**Requirement**
In this exercise, every entry is to be copied exactly.

**Records to process**
- - -

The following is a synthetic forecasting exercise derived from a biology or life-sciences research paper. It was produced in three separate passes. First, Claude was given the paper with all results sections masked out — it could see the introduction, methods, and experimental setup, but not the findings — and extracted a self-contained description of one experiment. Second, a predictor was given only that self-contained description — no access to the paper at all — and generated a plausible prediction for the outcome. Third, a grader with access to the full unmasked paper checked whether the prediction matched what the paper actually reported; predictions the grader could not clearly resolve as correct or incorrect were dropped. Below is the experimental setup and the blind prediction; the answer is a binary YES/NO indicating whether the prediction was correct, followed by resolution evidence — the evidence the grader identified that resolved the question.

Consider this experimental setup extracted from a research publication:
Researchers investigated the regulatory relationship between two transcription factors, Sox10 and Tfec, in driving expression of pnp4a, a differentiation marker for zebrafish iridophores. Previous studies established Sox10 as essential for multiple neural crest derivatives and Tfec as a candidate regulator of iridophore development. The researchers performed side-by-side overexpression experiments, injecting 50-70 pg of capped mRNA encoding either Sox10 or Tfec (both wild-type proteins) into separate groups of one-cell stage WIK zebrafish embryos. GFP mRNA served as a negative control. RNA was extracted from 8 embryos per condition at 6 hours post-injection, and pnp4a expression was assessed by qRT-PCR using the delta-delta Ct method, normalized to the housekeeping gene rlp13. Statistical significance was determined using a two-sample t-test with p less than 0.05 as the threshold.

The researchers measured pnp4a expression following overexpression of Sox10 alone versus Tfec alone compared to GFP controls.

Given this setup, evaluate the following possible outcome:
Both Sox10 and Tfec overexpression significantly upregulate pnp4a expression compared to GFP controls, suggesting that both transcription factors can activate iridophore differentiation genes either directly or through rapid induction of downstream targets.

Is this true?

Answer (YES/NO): NO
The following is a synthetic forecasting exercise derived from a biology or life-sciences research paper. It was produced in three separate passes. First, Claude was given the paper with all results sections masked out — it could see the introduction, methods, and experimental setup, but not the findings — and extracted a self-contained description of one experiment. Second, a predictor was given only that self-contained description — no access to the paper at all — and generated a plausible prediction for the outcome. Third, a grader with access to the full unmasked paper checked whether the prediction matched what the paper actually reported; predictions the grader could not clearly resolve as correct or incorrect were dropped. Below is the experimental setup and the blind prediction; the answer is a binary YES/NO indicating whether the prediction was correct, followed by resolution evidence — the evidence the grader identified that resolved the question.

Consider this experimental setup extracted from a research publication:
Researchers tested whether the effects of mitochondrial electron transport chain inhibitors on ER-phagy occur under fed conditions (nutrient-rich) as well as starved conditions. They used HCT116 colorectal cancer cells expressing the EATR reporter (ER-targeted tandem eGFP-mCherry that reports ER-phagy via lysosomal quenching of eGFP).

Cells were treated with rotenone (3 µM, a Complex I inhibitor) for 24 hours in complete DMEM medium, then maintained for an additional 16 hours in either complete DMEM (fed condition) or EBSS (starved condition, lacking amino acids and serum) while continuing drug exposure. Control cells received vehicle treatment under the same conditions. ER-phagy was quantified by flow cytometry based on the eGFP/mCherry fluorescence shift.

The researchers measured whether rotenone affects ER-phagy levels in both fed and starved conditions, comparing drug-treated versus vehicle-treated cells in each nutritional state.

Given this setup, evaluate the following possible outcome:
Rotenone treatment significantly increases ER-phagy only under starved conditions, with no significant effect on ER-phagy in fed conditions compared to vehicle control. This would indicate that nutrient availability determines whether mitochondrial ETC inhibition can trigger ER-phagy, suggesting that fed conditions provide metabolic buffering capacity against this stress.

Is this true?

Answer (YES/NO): NO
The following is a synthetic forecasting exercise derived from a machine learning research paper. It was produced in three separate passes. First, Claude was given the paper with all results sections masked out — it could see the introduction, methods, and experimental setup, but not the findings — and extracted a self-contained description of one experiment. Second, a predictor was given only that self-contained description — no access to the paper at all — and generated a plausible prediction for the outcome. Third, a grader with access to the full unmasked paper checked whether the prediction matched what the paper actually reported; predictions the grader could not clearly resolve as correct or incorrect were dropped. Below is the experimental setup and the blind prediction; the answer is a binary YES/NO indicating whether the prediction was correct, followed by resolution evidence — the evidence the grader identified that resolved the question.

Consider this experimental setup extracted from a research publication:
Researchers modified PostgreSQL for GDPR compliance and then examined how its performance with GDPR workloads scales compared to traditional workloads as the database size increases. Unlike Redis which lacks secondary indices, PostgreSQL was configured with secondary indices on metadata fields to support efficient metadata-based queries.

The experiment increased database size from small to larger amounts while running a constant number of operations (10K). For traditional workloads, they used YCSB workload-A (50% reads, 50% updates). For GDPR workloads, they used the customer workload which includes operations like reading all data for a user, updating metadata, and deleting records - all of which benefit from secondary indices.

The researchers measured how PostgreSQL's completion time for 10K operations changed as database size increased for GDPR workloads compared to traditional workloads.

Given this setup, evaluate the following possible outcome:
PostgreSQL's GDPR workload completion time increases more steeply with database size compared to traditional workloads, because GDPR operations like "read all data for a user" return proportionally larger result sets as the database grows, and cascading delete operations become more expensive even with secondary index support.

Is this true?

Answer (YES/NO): NO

- - -

**Solution to this exercise**
The following is a synthetic forecasting exercise derived from a biology or life-sciences research paper. It was produced in three separate passes. First, Claude was given the paper with all results sections masked out — it could see the introduction, methods, and experimental setup, but not the findings — and extracted a self-contained description of one experiment. Second, a predictor was given only that self-contained description — no access to the paper at all — and generated a plausible prediction for the outcome. Third, a grader with access to the full unmasked paper checked whether the prediction matched what the paper actually reported; predictions the grader could not clearly resolve as correct or incorrect were dropped. Below is the experimental setup and the blind prediction; the answer is a binary YES/NO indicating whether the prediction was correct, followed by resolution evidence — the evidence the grader identified that resolved the question.

Consider this experimental setup extracted from a research publication:
Researchers investigated the regulatory relationship between two transcription factors, Sox10 and Tfec, in driving expression of pnp4a, a differentiation marker for zebrafish iridophores. Previous studies established Sox10 as essential for multiple neural crest derivatives and Tfec as a candidate regulator of iridophore development. The researchers performed side-by-side overexpression experiments, injecting 50-70 pg of capped mRNA encoding either Sox10 or Tfec (both wild-type proteins) into separate groups of one-cell stage WIK zebrafish embryos. GFP mRNA served as a negative control. RNA was extracted from 8 embryos per condition at 6 hours post-injection, and pnp4a expression was assessed by qRT-PCR using the delta-delta Ct method, normalized to the housekeeping gene rlp13. Statistical significance was determined using a two-sample t-test with p less than 0.05 as the threshold.

The researchers measured pnp4a expression following overexpression of Sox10 alone versus Tfec alone compared to GFP controls.

Given this setup, evaluate the following possible outcome:
Both Sox10 and Tfec overexpression significantly upregulate pnp4a expression compared to GFP controls, suggesting that both transcription factors can activate iridophore differentiation genes either directly or through rapid induction of downstream targets.

Is this true?

Answer (YES/NO): NO
The following is a synthetic forecasting exercise derived from a biology or life-sciences research paper. It was produced in three separate passes. First, Claude was given the paper with all results sections masked out — it could see the introduction, methods, and experimental setup, but not the findings — and extracted a self-contained description of one experiment. Second, a predictor was given only that self-contained description — no access to the paper at all — and generated a plausible prediction for the outcome. Third, a grader with access to the full unmasked paper checked whether the prediction matched what the paper actually reported; predictions the grader could not clearly resolve as correct or incorrect were dropped. Below is the experimental setup and the blind prediction; the answer is a binary YES/NO indicating whether the prediction was correct, followed by resolution evidence — the evidence the grader identified that resolved the question.

Consider this experimental setup extracted from a research publication:
Researchers tested whether the effects of mitochondrial electron transport chain inhibitors on ER-phagy occur under fed conditions (nutrient-rich) as well as starved conditions. They used HCT116 colorectal cancer cells expressing the EATR reporter (ER-targeted tandem eGFP-mCherry that reports ER-phagy via lysosomal quenching of eGFP).

Cells were treated with rotenone (3 µM, a Complex I inhibitor) for 24 hours in complete DMEM medium, then maintained for an additional 16 hours in either complete DMEM (fed condition) or EBSS (starved condition, lacking amino acids and serum) while continuing drug exposure. Control cells received vehicle treatment under the same conditions. ER-phagy was quantified by flow cytometry based on the eGFP/mCherry fluorescence shift.

The researchers measured whether rotenone affects ER-phagy levels in both fed and starved conditions, comparing drug-treated versus vehicle-treated cells in each nutritional state.

Given this setup, evaluate the following possible outcome:
Rotenone treatment significantly increases ER-phagy only under starved conditions, with no significant effect on ER-phagy in fed conditions compared to vehicle control. This would indicate that nutrient availability determines whether mitochondrial ETC inhibition can trigger ER-phagy, suggesting that fed conditions provide metabolic buffering capacity against this stress.

Is this true?

Answer (YES/NO): NO
The following is a synthetic forecasting exercise derived from a machine learning research paper. It was produced in three separate passes. First, Claude was given the paper with all results sections masked out — it could see the introduction, methods, and experimental setup, but not the findings — and extracted a self-contained description of one experiment. Second, a predictor was given only that self-contained description — no access to the paper at all — and generated a plausible prediction for the outcome. Third, a grader with access to the full unmasked paper checked whether the prediction matched what the paper actually reported; predictions the grader could not clearly resolve as correct or incorrect were dropped. Below is the experimental setup and the blind prediction; the answer is a binary YES/NO indicating whether the prediction was correct, followed by resolution evidence — the evidence the grader identified that resolved the question.

Consider this experimental setup extracted from a research publication:
Researchers modified PostgreSQL for GDPR compliance and then examined how its performance with GDPR workloads scales compared to traditional workloads as the database size increases. Unlike Redis which lacks secondary indices, PostgreSQL was configured with secondary indices on metadata fields to support efficient metadata-based queries.

The experiment increased database size from small to larger amounts while running a constant number of operations (10K). For traditional workloads, they used YCSB workload-A (50% reads, 50% updates). For GDPR workloads, they used the customer workload which includes operations like reading all data for a user, updating metadata, and deleting records - all of which benefit from secondary indices.

The researchers measured how PostgreSQL's completion time for 10K operations changed as database size increased for GDPR workloads compared to traditional workloads.

Given this setup, evaluate the following possible outcome:
PostgreSQL's GDPR workload completion time increases more steeply with database size compared to traditional workloads, because GDPR operations like "read all data for a user" return proportionally larger result sets as the database grows, and cascading delete operations become more expensive even with secondary index support.

Is this true?

Answer (YES/NO): NO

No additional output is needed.